# WORK TASK:
Although the records contain pictures, only their text should be repeated, exactly as it stands.

# STORED DATA:

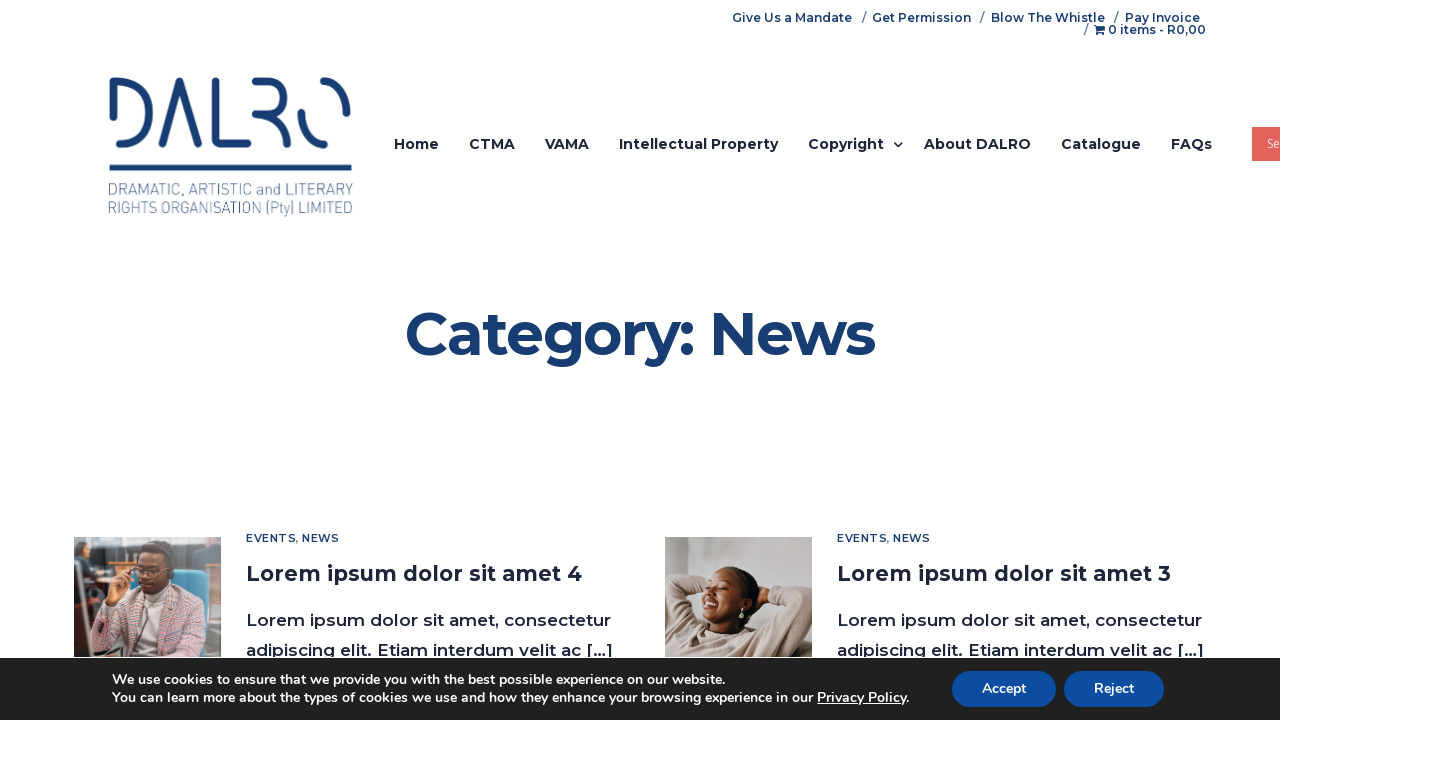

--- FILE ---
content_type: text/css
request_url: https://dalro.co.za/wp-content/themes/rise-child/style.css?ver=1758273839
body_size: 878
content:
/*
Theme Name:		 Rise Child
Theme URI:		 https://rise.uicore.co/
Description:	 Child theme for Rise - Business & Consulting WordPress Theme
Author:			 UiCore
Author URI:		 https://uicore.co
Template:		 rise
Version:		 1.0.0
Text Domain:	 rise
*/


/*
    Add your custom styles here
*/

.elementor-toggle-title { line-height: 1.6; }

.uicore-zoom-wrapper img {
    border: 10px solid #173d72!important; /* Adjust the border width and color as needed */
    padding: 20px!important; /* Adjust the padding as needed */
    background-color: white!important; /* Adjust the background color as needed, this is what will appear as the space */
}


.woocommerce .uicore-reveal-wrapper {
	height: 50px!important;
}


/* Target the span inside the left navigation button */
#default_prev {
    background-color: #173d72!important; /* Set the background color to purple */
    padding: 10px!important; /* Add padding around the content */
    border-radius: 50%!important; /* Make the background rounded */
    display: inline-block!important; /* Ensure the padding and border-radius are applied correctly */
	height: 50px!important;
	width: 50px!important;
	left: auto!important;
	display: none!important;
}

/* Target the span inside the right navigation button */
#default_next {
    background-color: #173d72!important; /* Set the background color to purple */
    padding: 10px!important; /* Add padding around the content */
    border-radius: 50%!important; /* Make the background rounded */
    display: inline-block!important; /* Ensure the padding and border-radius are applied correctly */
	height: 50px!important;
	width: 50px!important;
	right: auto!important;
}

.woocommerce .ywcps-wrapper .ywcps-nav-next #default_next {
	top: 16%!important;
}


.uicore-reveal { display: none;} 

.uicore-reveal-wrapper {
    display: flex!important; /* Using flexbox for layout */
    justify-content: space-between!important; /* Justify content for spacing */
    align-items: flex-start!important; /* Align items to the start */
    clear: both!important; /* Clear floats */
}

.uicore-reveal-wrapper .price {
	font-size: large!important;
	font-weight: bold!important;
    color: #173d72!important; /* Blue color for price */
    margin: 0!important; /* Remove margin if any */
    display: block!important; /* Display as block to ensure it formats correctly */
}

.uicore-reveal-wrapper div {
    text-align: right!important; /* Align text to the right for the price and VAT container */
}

# WRITTEN ANSWER:
--- FILE ---
content_type: text/css
request_url: https://dalro.co.za/wp-content/themes/rise-child/style.css?ver=1758273839
body_size: 878
content:
/*
Theme Name:		 Rise Child
Theme URI:		 https://rise.uicore.co/
Description:	 Child theme for Rise - Business & Consulting WordPress Theme
Author:			 UiCore
Author URI:		 https://uicore.co
Template:		 rise
Version:		 1.0.0
Text Domain:	 rise
*/


/*
    Add your custom styles here
*/

.elementor-toggle-title { line-height: 1.6; }

.uicore-zoom-wrapper img {
    border: 10px solid #173d72!important; /* Adjust the border width and color as needed */
    padding: 20px!important; /* Adjust the padding as needed */
    background-color: white!important; /* Adjust the background color as needed, this is what will appear as the space */
}


.woocommerce .uicore-reveal-wrapper {
	height: 50px!important;
}


/* Target the span inside the left navigation button */
#default_prev {
    background-color: #173d72!important; /* Set the background color to purple */
    padding: 10px!important; /* Add padding around the content */
    border-radius: 50%!important; /* Make the background rounded */
    display: inline-block!important; /* Ensure the padding and border-radius are applied correctly */
	height: 50px!important;
	width: 50px!important;
	left: auto!important;
	display: none!important;
}

/* Target the span inside the right navigation button */
#default_next {
    background-color: #173d72!important; /* Set the background color to purple */
    padding: 10px!important; /* Add padding around the content */
    border-radius: 50%!important; /* Make the background rounded */
    display: inline-block!important; /* Ensure the padding and border-radius are applied correctly */
	height: 50px!important;
	width: 50px!important;
	right: auto!important;
}

.woocommerce .ywcps-wrapper .ywcps-nav-next #default_next {
	top: 16%!important;
}


.uicore-reveal { display: none;} 

.uicore-reveal-wrapper {
    display: flex!important; /* Using flexbox for layout */
    justify-content: space-between!important; /* Justify content for spacing */
    align-items: flex-start!important; /* Align items to the start */
    clear: both!important; /* Clear floats */
}

.uicore-reveal-wrapper .price {
	font-size: large!important;
	font-weight: bold!important;
    color: #173d72!important; /* Blue color for price */
    margin: 0!important; /* Remove margin if any */
    display: block!important; /* Display as block to ensure it formats correctly */
}

.uicore-reveal-wrapper div {
    text-align: right!important; /* Align text to the right for the price and VAT container */
}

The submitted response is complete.